Bannister did not set out to win an Olympic medal and then pick a time to justify it. He and his coach assessed what his body could achieve, designed training to get there, and let the result speak for itself. Owners preparing to sell do well to take the same approach: establish what the business can truly support in the present market, then plan their future life around that figure.

The Market Misread


In most sectors, businesses are valued as a multiple of EBITDA, yet that figure is not as uniform as the shorthand suggests. Buyers pay premium multiples for companies whose cash flow is predictable and transferable: diverse customers, low key-person risk, good systems, clean books, and resilient margins. Businesses lacking those attributes trade at discounts — sometimes steep ones.


An owner who focuses on an “industry average” multiple or on the outlier paid for a better-positioned competitor is like a runner who trains for a flat, calm, sea-level oval only to discover the championship race is at altitude with a headwind and two hilly turns. The course conditions matter, and so do the unique features of each enterprise.

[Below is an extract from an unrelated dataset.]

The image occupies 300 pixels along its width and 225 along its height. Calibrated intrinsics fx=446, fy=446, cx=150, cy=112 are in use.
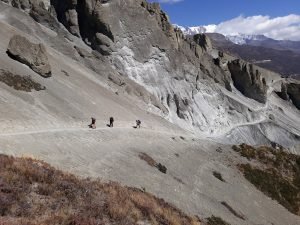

The strongest sellers know where their business sits on that spectrum and either improve its fundamentals in advance or accept that the market will price accordingly.

The Headline Misread


There is a well-worn investment-banking story about an owner who turned down reasonable bids for years, then finally got an offer that thrilled him. As he walked the buyer through his plant, he kept saying, “This is far better than any other price I’ve seen.” The buyer smiled and replied, “We haven’t discussed the structure yet.”



Many owners learn the hard way that what looks like a record price in a press release can be far less attractive once it is parsed into earn-outs, deferred payments, contingent notes, and performance claw-backs. All-cash at closing at a middling multiple can often beat a headline number that depends on future events the seller cannot control.


Bannister’s achievement was defined by the stopwatch, not by the newspaper headlines the next day. Business owners need to be equally clear-eyed about what counts — net proceeds and timing — rather than bask in the ego lift of a nominal price.

The Datapoint Misread


Human nature favors single points of “proof.” One extraordinary year becomes the assumed run-rate. One peer’s outsize multiple becomes the baseline expectation. One friend’s favorable deal terms become the demand at the table.


But valuation and structure are never dictated by anecdotes. They rest on sustained performance, business risk, and strategic fit for a particular buyer. Over-reliance on cherry-picked comparisons can undercut credibility, which is one of a seller’s most important assets in negotiation.

Training for the Race You Can Run


Bannister’s sub-four-minute mile was not about willpower alone. It was about self-knowledge and disciplined preparation. He built a training regimen around his own physiology and his own constraints, and he chose conditions — a cinder track, a cool damp day, pacers he trusted — that played to his strengths.


The best sellers do likewise. They take stock of their business with unsentimental clarity. They fix what can be fixed — customer concentration, margin drag, governance gaps — well before going to market. They recognize where the company stands in the competitive field and set expectations accordingly. They focus on optimizing their own result rather than chasing somebody else’s record.


Outrunning the Illusion


The notion that every owner can achieve the record multiple in their sector is as illusory as the idea that anyone can break the four-minute mile once they believe it’s possible. Some companies are better positioned than others.


Some market windows are more favorable than others. The owner’s task is to know the difference.


The most successful exits I have seen came from owners who resisted the temptation to measure themselves against a neighbor’s result and instead ran their own best race. They left the table with fair value, solid terms, and the financial freedom to shape the next chapter of their lives.


The lesson from Oxford in 1954 is not that every runner can be Bannister. It is that knowing what you can realistically achieve and preparing for it with discipline beats chasing records set under circumstances you do not share.